— start RECORDS SUPPLIED —

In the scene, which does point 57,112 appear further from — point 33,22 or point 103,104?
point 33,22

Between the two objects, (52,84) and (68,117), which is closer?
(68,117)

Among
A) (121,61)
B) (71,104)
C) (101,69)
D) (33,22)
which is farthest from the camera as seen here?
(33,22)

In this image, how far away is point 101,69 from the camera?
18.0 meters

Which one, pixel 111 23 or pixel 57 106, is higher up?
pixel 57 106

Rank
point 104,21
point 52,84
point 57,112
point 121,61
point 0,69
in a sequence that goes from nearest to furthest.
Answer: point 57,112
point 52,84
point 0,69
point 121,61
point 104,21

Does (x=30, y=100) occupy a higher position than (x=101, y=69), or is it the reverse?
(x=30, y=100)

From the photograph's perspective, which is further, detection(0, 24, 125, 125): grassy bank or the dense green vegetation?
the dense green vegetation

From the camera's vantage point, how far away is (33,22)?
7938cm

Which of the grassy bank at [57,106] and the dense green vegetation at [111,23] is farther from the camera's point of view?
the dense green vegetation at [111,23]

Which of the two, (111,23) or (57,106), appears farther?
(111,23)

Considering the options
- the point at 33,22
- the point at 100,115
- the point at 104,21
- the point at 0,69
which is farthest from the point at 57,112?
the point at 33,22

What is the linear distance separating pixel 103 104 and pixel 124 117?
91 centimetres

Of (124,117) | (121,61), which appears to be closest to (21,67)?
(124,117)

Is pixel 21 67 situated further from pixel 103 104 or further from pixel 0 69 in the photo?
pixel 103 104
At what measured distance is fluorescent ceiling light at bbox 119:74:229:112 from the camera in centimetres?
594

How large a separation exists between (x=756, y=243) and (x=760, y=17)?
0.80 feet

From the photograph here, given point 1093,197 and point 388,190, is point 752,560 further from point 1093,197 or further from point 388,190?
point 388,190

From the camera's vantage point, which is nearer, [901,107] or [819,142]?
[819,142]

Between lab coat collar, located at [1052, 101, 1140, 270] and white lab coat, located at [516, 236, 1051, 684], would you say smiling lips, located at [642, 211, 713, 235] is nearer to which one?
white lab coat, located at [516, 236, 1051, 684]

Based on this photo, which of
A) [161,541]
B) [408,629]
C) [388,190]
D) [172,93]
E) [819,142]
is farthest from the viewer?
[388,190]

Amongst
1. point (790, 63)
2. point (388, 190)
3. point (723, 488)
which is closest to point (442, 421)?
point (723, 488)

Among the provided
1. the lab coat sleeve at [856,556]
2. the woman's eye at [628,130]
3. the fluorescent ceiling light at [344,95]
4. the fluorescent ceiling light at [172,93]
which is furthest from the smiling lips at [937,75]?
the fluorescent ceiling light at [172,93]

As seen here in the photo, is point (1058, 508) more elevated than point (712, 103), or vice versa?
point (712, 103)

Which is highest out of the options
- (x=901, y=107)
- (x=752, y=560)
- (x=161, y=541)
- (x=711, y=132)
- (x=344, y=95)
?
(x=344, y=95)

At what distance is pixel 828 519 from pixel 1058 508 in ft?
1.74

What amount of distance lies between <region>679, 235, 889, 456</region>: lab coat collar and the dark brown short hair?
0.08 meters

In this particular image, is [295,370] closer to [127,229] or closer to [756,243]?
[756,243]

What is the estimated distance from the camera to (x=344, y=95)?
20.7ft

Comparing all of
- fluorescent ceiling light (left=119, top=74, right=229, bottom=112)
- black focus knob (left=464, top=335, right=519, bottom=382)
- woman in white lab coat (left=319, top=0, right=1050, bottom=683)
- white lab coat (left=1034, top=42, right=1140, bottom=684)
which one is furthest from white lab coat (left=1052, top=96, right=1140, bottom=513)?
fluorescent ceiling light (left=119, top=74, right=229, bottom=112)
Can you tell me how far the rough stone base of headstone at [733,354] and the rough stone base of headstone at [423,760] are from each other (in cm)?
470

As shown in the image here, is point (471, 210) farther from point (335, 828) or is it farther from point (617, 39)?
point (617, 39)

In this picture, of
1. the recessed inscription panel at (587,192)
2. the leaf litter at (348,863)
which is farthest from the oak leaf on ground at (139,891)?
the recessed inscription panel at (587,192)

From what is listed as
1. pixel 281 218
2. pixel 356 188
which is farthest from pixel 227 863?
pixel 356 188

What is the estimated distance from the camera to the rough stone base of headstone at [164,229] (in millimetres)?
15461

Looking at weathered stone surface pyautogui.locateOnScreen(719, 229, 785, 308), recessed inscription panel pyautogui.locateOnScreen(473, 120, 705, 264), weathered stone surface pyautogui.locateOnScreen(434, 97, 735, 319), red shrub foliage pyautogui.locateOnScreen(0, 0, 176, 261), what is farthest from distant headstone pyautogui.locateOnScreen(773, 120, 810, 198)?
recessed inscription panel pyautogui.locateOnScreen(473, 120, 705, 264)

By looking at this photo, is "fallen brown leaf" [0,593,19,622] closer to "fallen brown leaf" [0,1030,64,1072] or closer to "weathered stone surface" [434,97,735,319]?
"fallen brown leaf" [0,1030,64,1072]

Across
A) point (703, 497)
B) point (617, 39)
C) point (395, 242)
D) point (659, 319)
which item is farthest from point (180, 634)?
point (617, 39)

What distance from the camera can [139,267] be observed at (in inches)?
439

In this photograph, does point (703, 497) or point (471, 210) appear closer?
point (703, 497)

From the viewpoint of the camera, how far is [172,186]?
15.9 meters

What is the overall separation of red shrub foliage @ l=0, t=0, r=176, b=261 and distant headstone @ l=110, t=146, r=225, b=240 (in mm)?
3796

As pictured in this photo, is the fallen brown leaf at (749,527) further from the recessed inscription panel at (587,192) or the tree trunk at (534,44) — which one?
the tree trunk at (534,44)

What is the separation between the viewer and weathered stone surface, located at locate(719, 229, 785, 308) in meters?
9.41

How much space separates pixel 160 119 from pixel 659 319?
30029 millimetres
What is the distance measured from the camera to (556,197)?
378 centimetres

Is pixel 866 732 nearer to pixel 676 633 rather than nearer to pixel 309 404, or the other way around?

— end RECORDS SUPPLIED —

**WORK TO BE COMPLETED:** Rewrite all of the entries, replacing "grassy bank" with "grassy slope" and leaving everything else unchanged.

**SOLUTION FOR THIS TASK:**
In the scene, which does point 57,112 appear further from — point 33,22 or point 103,104?
point 33,22

Between the two objects, (52,84) and (68,117), which is closer?
(68,117)

Among
A) (121,61)
B) (71,104)
C) (101,69)
D) (33,22)
which is farthest from the camera as seen here?
(33,22)

In this image, how far away is point 101,69 from the camera?
18.0 meters

Which one, pixel 111 23 or pixel 57 106, is higher up?
pixel 57 106

Rank
point 104,21
point 52,84
point 57,112
point 121,61
point 0,69
in a sequence that goes from nearest to furthest.
Answer: point 57,112
point 52,84
point 0,69
point 121,61
point 104,21

Does (x=30, y=100) occupy a higher position than (x=101, y=69), or is it the reverse?
(x=30, y=100)

From the photograph's perspective, which is further, detection(0, 24, 125, 125): grassy slope or the dense green vegetation?
the dense green vegetation

From the camera's vantage point, how far away is (33,22)?
7938cm

Which of the grassy slope at [57,106] and the dense green vegetation at [111,23] is farther from the camera's point of view?
the dense green vegetation at [111,23]

Which of the two, (111,23) or (57,106), appears farther?
(111,23)

Considering the options
- the point at 33,22
- the point at 100,115
- the point at 104,21
- the point at 0,69
which is farthest from the point at 57,112?
the point at 33,22

What is the linear distance separating pixel 103 104 and pixel 124 117?
91 centimetres

Of (124,117) | (121,61), which appears to be closest to (21,67)?
(124,117)

Is pixel 21 67 situated further from pixel 103 104 or further from pixel 0 69 in the photo?
pixel 103 104
At what measured distance is fluorescent ceiling light at bbox 119:74:229:112 from the camera in centimetres?
594

How large a separation exists between (x=756, y=243) and (x=760, y=17)?
0.80 feet

From the photograph here, given point 1093,197 and point 388,190, is point 752,560 further from point 1093,197 or further from point 388,190?
point 388,190

From the camera's vantage point, which is nearer, [901,107] or [819,142]?
[819,142]

Between lab coat collar, located at [1052, 101, 1140, 270] and white lab coat, located at [516, 236, 1051, 684], would you say smiling lips, located at [642, 211, 713, 235] is nearer to which one?
white lab coat, located at [516, 236, 1051, 684]

Based on this photo, which of
A) [161,541]
B) [408,629]
C) [388,190]
D) [172,93]
E) [819,142]
is farthest from the viewer?
[388,190]

Amongst
1. point (790, 63)
2. point (388, 190)
3. point (723, 488)
which is closest to point (442, 421)?
point (723, 488)

Among the provided
1. the lab coat sleeve at [856,556]
2. the woman's eye at [628,130]
3. the fluorescent ceiling light at [344,95]
4. the fluorescent ceiling light at [172,93]
which is furthest from the smiling lips at [937,75]?
the fluorescent ceiling light at [172,93]

As seen here in the photo, is point (1058, 508) more elevated than point (712, 103), or vice versa?
point (712, 103)

Which is highest out of the options
- (x=901, y=107)
- (x=752, y=560)
- (x=161, y=541)
- (x=711, y=132)
- (x=344, y=95)
?
(x=344, y=95)

At what distance is pixel 828 519 from pixel 1058 508 in ft?
1.74

What amount of distance lies between <region>679, 235, 889, 456</region>: lab coat collar and the dark brown short hair?
0.08 meters

In this particular image, is [295,370] closer to [127,229] or closer to [756,243]?
[756,243]

What is the estimated distance from the camera to (x=344, y=95)?
20.7ft

Comparing all of
- fluorescent ceiling light (left=119, top=74, right=229, bottom=112)
- black focus knob (left=464, top=335, right=519, bottom=382)
- woman in white lab coat (left=319, top=0, right=1050, bottom=683)
- white lab coat (left=1034, top=42, right=1140, bottom=684)
which one is furthest from white lab coat (left=1052, top=96, right=1140, bottom=513)?
fluorescent ceiling light (left=119, top=74, right=229, bottom=112)
Can you tell me how far the rough stone base of headstone at [733,354] and the rough stone base of headstone at [423,760] are from each other (in cm)?
470

As shown in the image here, is point (471, 210) farther from point (335, 828) or is it farther from point (617, 39)?
point (617, 39)

In this picture, of
1. the recessed inscription panel at (587,192)
2. the leaf litter at (348,863)
which is farthest from the oak leaf on ground at (139,891)?
the recessed inscription panel at (587,192)

From what is listed as
1. pixel 281 218
2. pixel 356 188
which is farthest from pixel 227 863?
pixel 356 188

What is the estimated distance from the camera to the rough stone base of headstone at [164,229] (in millimetres)?
15461

Looking at weathered stone surface pyautogui.locateOnScreen(719, 229, 785, 308), recessed inscription panel pyautogui.locateOnScreen(473, 120, 705, 264), weathered stone surface pyautogui.locateOnScreen(434, 97, 735, 319), red shrub foliage pyautogui.locateOnScreen(0, 0, 176, 261), what is farthest from distant headstone pyautogui.locateOnScreen(773, 120, 810, 198)?
recessed inscription panel pyautogui.locateOnScreen(473, 120, 705, 264)

By looking at this photo, is "fallen brown leaf" [0,593,19,622] closer to "fallen brown leaf" [0,1030,64,1072] or closer to "weathered stone surface" [434,97,735,319]?
"fallen brown leaf" [0,1030,64,1072]

Across
A) point (703, 497)
B) point (617, 39)
C) point (395, 242)
D) point (659, 319)
which item is farthest from point (180, 634)?
point (617, 39)

What distance from the camera can [139,267] be observed at (in inches)?
439

In this photograph, does point (703, 497) or point (471, 210) appear closer?
point (703, 497)

From the viewpoint of the camera, how far is [172,186]?
15.9 meters

What is the overall separation of red shrub foliage @ l=0, t=0, r=176, b=261 and distant headstone @ l=110, t=146, r=225, b=240 (in mm)?
3796

As pictured in this photo, is the fallen brown leaf at (749,527) further from the recessed inscription panel at (587,192) or the tree trunk at (534,44) — which one?
the tree trunk at (534,44)

What is the separation between the viewer and weathered stone surface, located at locate(719, 229, 785, 308) in meters?
9.41

How much space separates pixel 160 119 from pixel 659 319?
30029 millimetres
What is the distance measured from the camera to (556,197)?
378 centimetres

Is pixel 866 732 nearer to pixel 676 633 rather than nearer to pixel 309 404, or the other way around?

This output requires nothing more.